La historia se repite. Tal como éramos, película dirigida por Sydney Pollack, cuenta la historia de una pareja que se debate entre la defensa de los ideales (Barbara Streisand) y la corrección social (Robert Redford). La historia transcurre entre la universidad y el Hollywood de los 40, con la caza de brujas de McCarthy al fondo y la persecución de todo lo que sonara a comunismo en el paraíso de la libertad. Estrenada en 1973, en los estertores de la guerra de Vietnam, el activismo universitario formaba parte de la sociedad norteamericana. Impagable la canción de la Streisand, ganadora del Óscar.

Mayo del 68 es una fecha mítica. Los españoles que decían haber estado en París habrían hecho que no cupiera ni un francés, lo que dice mucho de la repercusión que tuvo. Contemporánea a aquella, la llamada ‘Primavera de Praga’ fue una rebelión contra la dominación soviética del bloque del Este. Mientras el mayo parisino fue una protesta estudiantil que se extendió a la clase obrera, la checa fue una rebelión desde arriba, que contó con el impulso de Alexander Dubcek, a la sazón secretario del PC checo y principal impulsor del llamado ‘socialismo con rostro humano’ que reivindicaba la libertad de prensa y la pluralidad de partidos dentro de un régimen democrático que no perdía el objetivo de la defensa de la clase trabajadora.

La Primavera de Praga fue sofocada por los tanques soviéticos, como unos años antes habían hecho en Hungría. Comparada con esta, el mayo francés fue un juego de niños. Se extinguió con las elecciones legislativas de junio, donde se impuso De Gaulle con claridad frente a socialistas y comunistas. La sociedad no estaba preparada para que la imaginación llegara al poder.

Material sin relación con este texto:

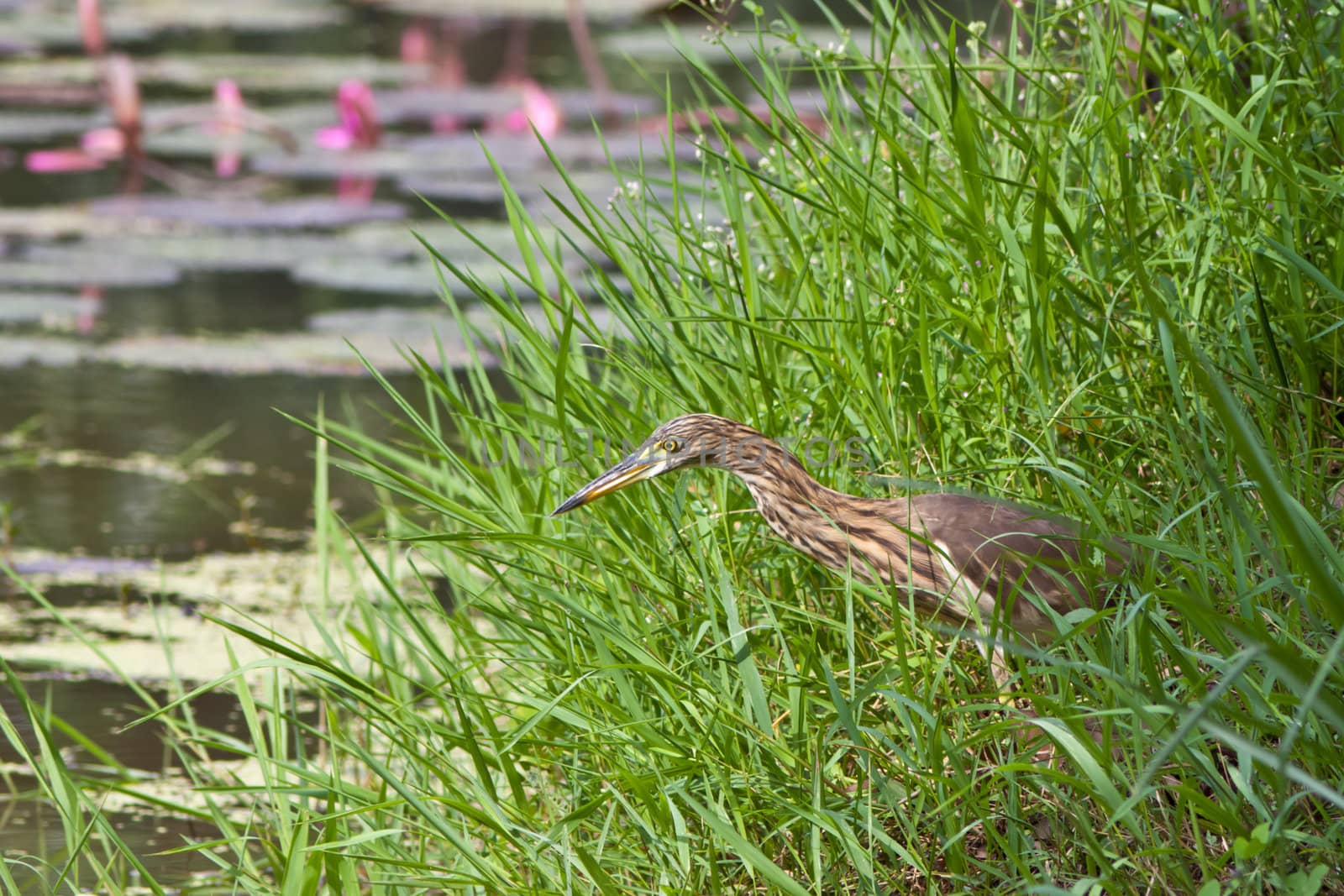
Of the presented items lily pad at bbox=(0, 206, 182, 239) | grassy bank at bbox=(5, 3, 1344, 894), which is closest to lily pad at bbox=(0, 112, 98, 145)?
lily pad at bbox=(0, 206, 182, 239)

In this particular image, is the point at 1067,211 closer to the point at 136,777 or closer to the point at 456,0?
the point at 136,777

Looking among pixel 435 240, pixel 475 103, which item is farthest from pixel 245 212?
pixel 475 103

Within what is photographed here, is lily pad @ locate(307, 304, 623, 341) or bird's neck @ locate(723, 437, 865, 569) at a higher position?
bird's neck @ locate(723, 437, 865, 569)

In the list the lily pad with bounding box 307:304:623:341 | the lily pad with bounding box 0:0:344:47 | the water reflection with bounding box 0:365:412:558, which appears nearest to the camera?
the water reflection with bounding box 0:365:412:558

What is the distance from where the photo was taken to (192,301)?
6.94 m

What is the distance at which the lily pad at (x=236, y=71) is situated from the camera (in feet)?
37.6

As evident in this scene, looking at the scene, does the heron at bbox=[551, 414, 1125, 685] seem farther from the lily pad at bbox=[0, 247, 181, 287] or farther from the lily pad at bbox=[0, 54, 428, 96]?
the lily pad at bbox=[0, 54, 428, 96]

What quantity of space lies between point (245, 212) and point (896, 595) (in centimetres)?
621

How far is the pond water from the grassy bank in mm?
578

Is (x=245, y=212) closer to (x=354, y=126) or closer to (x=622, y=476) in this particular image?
(x=354, y=126)

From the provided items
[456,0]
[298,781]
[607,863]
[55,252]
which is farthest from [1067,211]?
[456,0]

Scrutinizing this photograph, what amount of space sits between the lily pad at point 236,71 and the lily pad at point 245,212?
339 cm

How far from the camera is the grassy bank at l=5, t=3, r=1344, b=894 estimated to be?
81.0 inches

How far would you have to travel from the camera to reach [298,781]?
304cm
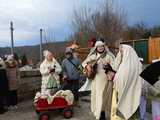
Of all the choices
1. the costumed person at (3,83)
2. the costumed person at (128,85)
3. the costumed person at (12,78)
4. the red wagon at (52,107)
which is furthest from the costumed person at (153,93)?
the costumed person at (12,78)

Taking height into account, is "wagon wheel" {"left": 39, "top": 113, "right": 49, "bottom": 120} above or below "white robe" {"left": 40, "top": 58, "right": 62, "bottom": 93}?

París no fue pionera. Antes del 68 hubo protestas en varias universidades italianas y en Estados Unidos, en la Universidad de Berkeley en California, el activismo se remontaba a principios de los 60. Pero la repercusión del mayo francés se extendió con la potencia del mito por toda Europa. A España llegó como un raijo en la Transición, igual que brotan las higueras de las raíces de otra mayor. En las concentraciones del 15-M todavía se recordaba y se hacían comparaciones.

La izquierda tradicional se mostró crítica con esos movimientos. Jean Paul Sartre llegó a decir que «un régimen no puede ser derrocado por 100.000 estudiantes desarmados, no importa cuánto valor tengan». La apostilla a Sartre la dio el ejército mexicano cuando acribilló a centenares de estudiantes en la plaza de las Tres Culturas en la ciudad de México. Tan inmisericordes como con el mismísimo Emiliano Zapata.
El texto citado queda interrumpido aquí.